**Work to complete:**
- A) Rewrite the Japan recession excerpt from "Here's my theoretical" up to and including "of Technical Recession.", changing "news articles" to "press reports".
- B) According to the Japan recession excerpt, why is Japan on the verge of a technical recession?

Here's my theoretical question for the day: Why are mules stubborn, and why can't blind jackasses see?
I ask that question in regards to a few recent news articles. One is on Japan, one the US, and one on emerging markets with various overlaps in between.
Let's start with Japan.
Brink of "Technical" Recession
The Financial Times reports Japan on Brink of Technical Recession.
Japan is on the verge of a technical recession after data on industrial production raised the prospect of a second consecutive quarter of negative growth. Industrial production for August -- a crucial input into gross domestic product -- unexpectedly fell by 0.5 per cent on the previous month after a 0.6 per cent fall in July.
"It's likely we're already in technical recession," said Masamichi Adachi, senior economist at JPMorgan in Tokyo, who forecast an annualised contraction of 1 per cent in the third quarter after 1.2 per cent in the second.
In an interview with the Financial Times this week, Mr Abe's economic adviser, Etsuro Honda, said additional fiscal stimulus was an "urgent task", while an increasing number of analysts expect the Bank of Japan to expand its monetary stimulus at the end of October.
Last week Janet Yellen, US Federal Reserve chair, implicitly criticised the BoJ's policy, noting in a speech: "I am somewhat sceptical about the actual effectiveness of any monetary policy that relies primarily on the central bank's theoretical ability to influence the public's inflation expectations."

**Data extract:**
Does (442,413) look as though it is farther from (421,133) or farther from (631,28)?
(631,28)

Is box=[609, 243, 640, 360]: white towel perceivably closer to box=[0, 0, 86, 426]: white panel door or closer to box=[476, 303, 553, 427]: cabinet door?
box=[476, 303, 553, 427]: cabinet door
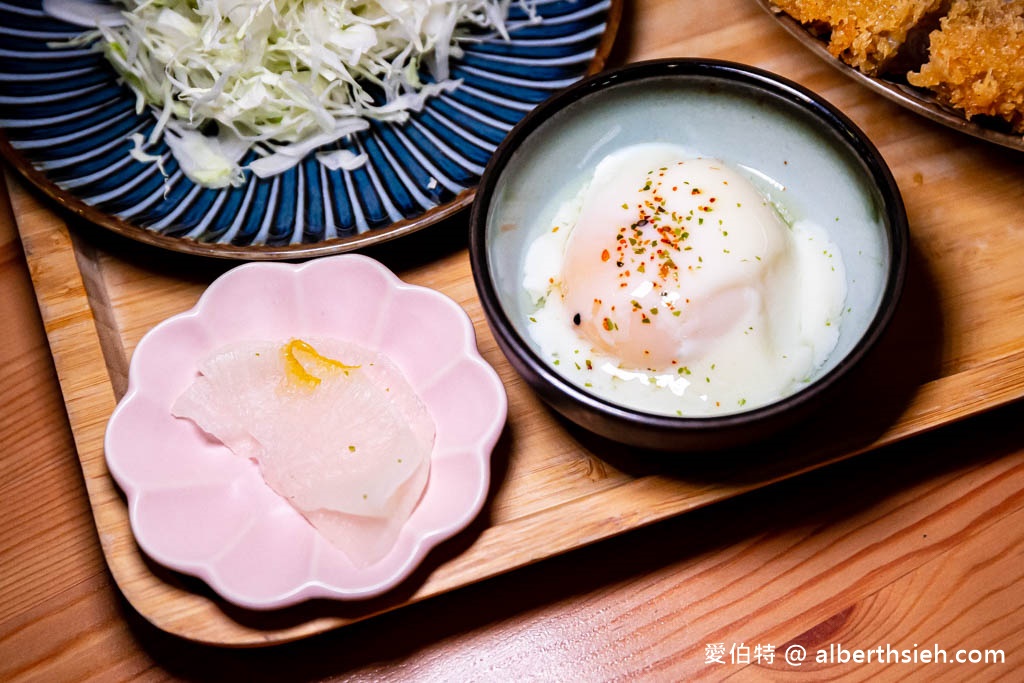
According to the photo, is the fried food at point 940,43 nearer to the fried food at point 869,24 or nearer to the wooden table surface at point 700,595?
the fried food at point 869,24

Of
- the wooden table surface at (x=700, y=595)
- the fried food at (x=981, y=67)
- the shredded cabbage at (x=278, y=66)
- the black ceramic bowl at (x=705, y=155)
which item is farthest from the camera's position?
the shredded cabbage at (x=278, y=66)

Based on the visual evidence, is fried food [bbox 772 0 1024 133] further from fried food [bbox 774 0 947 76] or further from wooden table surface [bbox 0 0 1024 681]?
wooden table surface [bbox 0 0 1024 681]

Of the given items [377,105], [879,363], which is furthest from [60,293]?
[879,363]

**The solutions:**
- A)
Here's my theoretical question for the day: Why are mules stubborn, and why can't blind jackasses see?
I ask that question in regards to a few recent press reports. One is on Japan, one the US, and one on emerging markets with various overlaps in between.
Let's start with Japan.
Brink of "Technical" Recession
The Financial Times reports Japan on Brink of Technical Recession.

- B) Industrial production data raised the prospect of a second consecutive quarter of negative growth. Industrial production for August unexpectedly fell by 0.5 per cent on the previous month, following a 0.6 per cent fall in July.